GPU numerical error is abnormally high

I tested with a simple Python script with GPU under the Manjaro distro and found that the floating error is vital even if the operation is simple, where in Windows boot, or other worse GPU machine there is no that floating error. Any idea how to deal with this? Thank you!

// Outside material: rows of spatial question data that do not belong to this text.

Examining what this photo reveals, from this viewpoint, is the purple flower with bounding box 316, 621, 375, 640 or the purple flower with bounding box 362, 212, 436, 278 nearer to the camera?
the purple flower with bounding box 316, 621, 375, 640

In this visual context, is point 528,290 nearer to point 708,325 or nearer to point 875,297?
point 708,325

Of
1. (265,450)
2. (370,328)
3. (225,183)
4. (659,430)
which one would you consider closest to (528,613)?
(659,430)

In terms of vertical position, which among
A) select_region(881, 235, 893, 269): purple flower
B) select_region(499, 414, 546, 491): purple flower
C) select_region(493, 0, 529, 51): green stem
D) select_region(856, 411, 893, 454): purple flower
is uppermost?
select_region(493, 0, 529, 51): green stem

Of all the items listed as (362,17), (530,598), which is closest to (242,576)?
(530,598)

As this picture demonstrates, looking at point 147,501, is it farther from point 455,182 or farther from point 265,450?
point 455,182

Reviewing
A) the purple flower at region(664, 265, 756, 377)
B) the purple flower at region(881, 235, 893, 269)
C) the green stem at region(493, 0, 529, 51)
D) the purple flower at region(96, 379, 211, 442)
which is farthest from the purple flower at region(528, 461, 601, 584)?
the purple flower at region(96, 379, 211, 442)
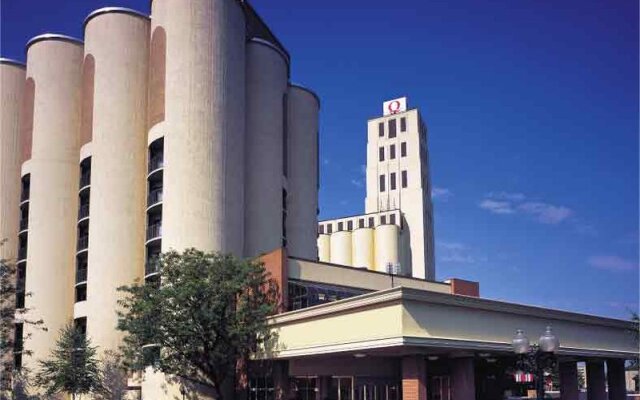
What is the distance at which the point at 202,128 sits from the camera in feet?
170

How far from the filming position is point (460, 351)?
3512 centimetres

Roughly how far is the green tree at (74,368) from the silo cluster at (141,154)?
281 cm

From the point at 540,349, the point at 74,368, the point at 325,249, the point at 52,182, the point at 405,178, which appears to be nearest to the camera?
the point at 540,349

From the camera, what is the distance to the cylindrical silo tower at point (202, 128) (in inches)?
1981

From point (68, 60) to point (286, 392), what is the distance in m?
37.2

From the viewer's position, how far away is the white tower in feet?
354

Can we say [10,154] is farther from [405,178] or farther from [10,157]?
[405,178]

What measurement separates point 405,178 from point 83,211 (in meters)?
63.1

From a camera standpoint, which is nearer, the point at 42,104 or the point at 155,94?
the point at 155,94

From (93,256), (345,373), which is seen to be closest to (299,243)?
(93,256)

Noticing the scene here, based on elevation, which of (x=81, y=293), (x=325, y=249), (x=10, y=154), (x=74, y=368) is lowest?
(x=74, y=368)

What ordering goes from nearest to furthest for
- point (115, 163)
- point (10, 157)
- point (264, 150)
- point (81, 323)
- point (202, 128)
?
point (202, 128) < point (115, 163) < point (81, 323) < point (264, 150) < point (10, 157)

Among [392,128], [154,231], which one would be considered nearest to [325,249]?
[392,128]

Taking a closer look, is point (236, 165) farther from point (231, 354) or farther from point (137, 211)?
point (231, 354)
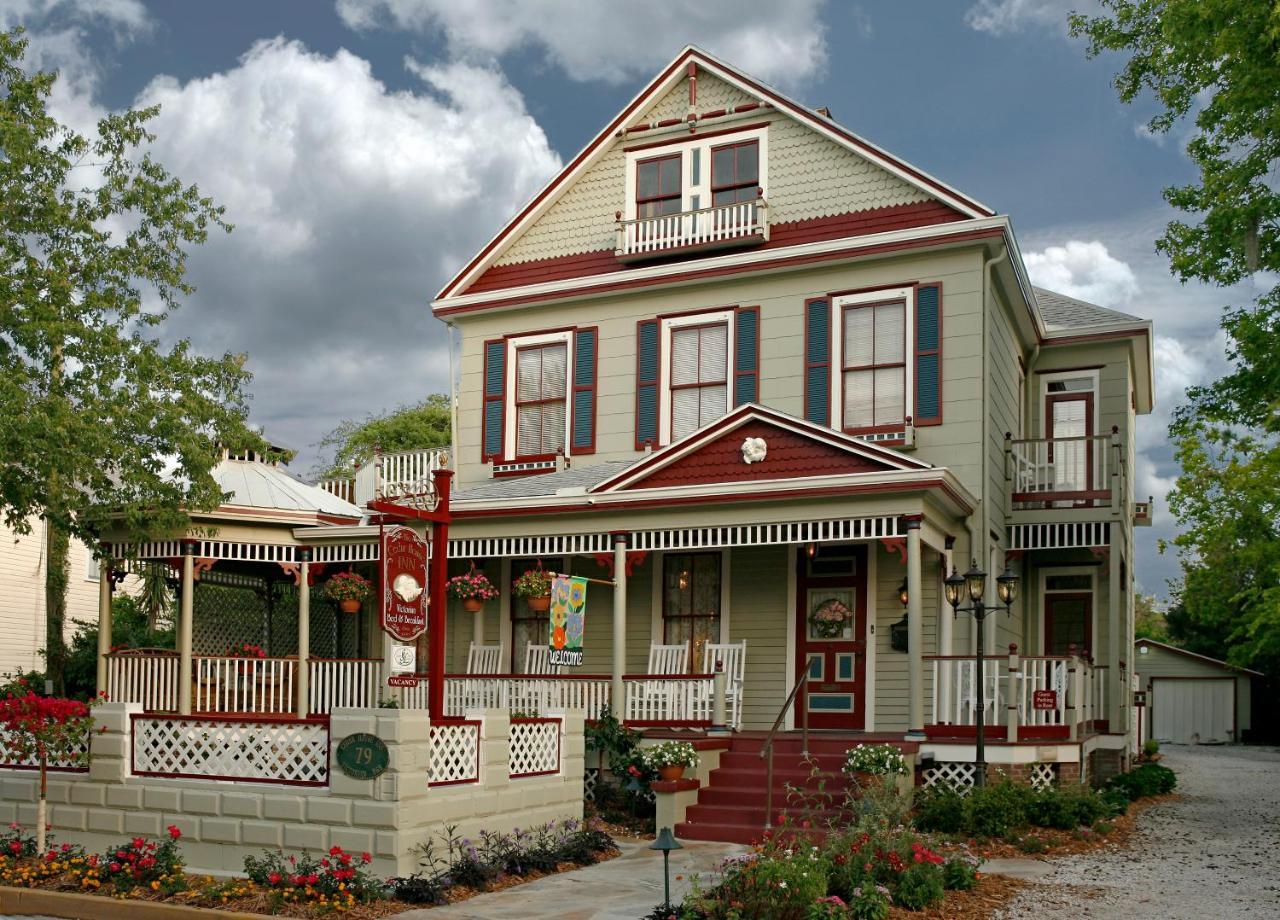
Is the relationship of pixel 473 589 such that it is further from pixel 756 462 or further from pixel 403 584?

The script for reproducing:

import random

import numpy as np
import torch
from torch.optim import Adam

seed = 1
device = "cuda"

torch.manual_seed(seed)
torch.cuda.manual_seed(seed)
random.seed(seed)
np.random.seed(seed)


input = torch.tensor([1.0, 2.0], device=device)
target = torch.tensor([4.0, 5.0], device=device)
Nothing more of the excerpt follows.